Di atas mobil komando, Presidium GKPR Didin S. Damanhuri mendesak DPR untuk segera menggulirkan hak angket guna menyelidiki dugaan kecurangan Pemilu 2024.
Menurutnya, rentetan kejanggalan dalam proses pemilu harus diusut. Salah satunya seperti putusan Mahkamah Konstitusi terkait ambang batas usia pendaftaran presiden dan wakil presiden hingga bantuan sosial.

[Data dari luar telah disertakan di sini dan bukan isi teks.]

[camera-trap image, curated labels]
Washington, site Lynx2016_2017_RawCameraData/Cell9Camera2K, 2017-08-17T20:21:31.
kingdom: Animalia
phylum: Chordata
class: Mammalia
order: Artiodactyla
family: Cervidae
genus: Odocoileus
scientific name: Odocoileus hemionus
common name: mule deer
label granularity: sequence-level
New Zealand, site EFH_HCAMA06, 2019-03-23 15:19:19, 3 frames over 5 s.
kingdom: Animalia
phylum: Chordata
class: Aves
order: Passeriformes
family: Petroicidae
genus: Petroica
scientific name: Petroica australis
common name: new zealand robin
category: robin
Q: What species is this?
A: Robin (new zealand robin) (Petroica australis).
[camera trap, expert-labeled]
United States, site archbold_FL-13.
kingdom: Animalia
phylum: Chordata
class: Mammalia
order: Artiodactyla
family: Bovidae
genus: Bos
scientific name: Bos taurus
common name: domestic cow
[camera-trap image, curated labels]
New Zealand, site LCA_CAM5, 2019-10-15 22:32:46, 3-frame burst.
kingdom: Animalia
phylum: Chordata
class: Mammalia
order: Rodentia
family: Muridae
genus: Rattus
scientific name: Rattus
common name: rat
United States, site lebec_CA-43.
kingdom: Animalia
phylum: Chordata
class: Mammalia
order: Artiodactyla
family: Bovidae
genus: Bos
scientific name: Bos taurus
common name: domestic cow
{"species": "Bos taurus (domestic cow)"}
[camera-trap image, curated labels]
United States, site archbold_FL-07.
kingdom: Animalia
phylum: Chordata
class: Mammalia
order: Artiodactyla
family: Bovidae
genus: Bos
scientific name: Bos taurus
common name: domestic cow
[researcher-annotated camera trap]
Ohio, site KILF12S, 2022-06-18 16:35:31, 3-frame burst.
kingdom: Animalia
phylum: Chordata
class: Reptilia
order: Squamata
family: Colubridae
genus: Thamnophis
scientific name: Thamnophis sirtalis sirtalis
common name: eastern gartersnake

“Kita desak Ketua Fraksi PDIP, NasDem, PKB, PKS dan yang concern kepada kecurangan agar hak angket dapat diloloskan,” seru Didin saat berorasi.
Didin menegaskan, rakyat harus mengawal pengguliran hak angket DPR. Ia pun mendorong agar akhir dari angket DPR dapat memberi kesimpulan untuk mendiskualifikasi Paslon Nomor Urut 2, Prabowo Subianto dan Gibran Rakabuming Raka.
“Itu harus punya konsekuensi paslon 2, didiskulifikasi. Betul?”Kita juga makzulkan Presiden Jokowi melalui hak angket.” seru Didin yang langsung disambut betul oleh para pengunjuk rasa.